Energy
Israele e Giordania firmano accordo sul gas naturale
Israele e Giordania hanno firmato un accordo in base al quale Israele fornirà dal 2016 500 milioni di dollari di gas alla Giordania dal giacimento di gas naturale Tamar nel Mediterraneo.
La fornitura continuerà per un periodo di 15 anni e, secondo la televisione israeliana Channel 2, l'accordo potrebbe essere esteso a una gigantesca partnership da 30 miliardi di dollari, in base alla quale Israele diventerebbe il principale fornitore del fabbisogno di gas della Giordania. L'accordo è stato mediato dal vice segretario americano per la diplomazia energetica presso il Dipartimento di Stato Amos Hochstein, che negli ultimi 18 mesi ha tenuto più di una dozzina di incontri con uomini d'affari e leader politici giordani e israeliani.

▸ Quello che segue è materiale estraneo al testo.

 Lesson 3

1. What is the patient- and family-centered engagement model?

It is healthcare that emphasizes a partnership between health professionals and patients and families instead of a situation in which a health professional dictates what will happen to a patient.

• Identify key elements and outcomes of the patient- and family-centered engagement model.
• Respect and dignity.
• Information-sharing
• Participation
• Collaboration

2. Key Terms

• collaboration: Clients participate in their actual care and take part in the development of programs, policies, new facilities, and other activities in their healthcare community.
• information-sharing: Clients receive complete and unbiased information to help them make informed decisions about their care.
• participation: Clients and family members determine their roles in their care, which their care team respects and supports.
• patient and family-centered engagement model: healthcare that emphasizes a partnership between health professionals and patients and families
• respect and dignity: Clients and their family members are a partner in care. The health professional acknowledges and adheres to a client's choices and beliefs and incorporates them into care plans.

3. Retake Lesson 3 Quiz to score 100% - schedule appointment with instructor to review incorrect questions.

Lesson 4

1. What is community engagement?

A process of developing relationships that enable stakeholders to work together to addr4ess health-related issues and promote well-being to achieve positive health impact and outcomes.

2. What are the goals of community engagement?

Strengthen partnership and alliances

Secondo l'accordo, Tamar fornirà 66 miliardi di piedi cubi alla Jordan Arab Potash e alla sua affiliata, Jordan Bromine, nelle loro strutture vicino al Mar Morto, secondo una dichiarazione rilasciata dalla Noble Energy con sede in Texas, che possiede il 36% della Tamar. I giordani si sono rivolti a Israele perché la loro fornitura di gas naturale dall'Egitto era stata interrotta da ripetuti attacchi terroristici al gasdotto dall'Egitto. L'anno scorso Israele ha deciso di esportare il 40% dei reperti di gas offshore del paese.
Nel marzo 2013, Israele ha iniziato a pompare gas naturale dal giacimento di Tamar - scoperto nel 2009 e situato a circa 90 chilometri (56 miglia) a ovest di Haifa - che contiene circa 8.5 trilioni di piedi cubi di gas naturale. Oltre a Tamar, nel 2010 è stato scoperto un giacimento ancora più grande, il Leviatano, che vanta una stima di 16-18 metri cubi di gas, 130 chilometri (81 miglia) a ovest di Haifa. Si prevede che diventi operativo nel 2016. La decisione sulle esportazioni di gas è nata dalle conclusioni pubblicate dal Comitato Tzemach guidato dall'ex direttore generale del ministero dell'Acqua e dell'Energia Shaul Tzemach.
Il comitato, formato alla fine del 2011, aveva invitato Israele a mantenere i primi 450 miliardi di metri cubi per uso domestico e a consentire l'esportazione fino alla metà di qualsiasi importo aggiuntivo estratto dalle riserve accertate. Israele sta anche esplorando possibili esportazioni di gas in Turchia, ha detto mercoledì il servizio televisivo, nonostante le attuali relazioni tese tra Gerusalemme e Ankara.
"Questo accordo aprirà la strada a ulteriori progetti di esportazione che potrebbero rafforzare la cooperazione regionale, nonché fornire ulteriore fornitura al mercato interno e una maggiore sicurezza dell'approvvigionamento attraverso lo sviluppo di serbatoi e infrastrutture aggiuntivi", ha affermato Lawson Freeman, Vicepresidente del Mediterraneo orientale di Noble. Il consorzio che gestisce il giacimento di gas Tamar aveva già firmato un contratto ventennale per la vendita di gas naturale per un valore di 20 miliardi di dollari all'Autorità Palestinese.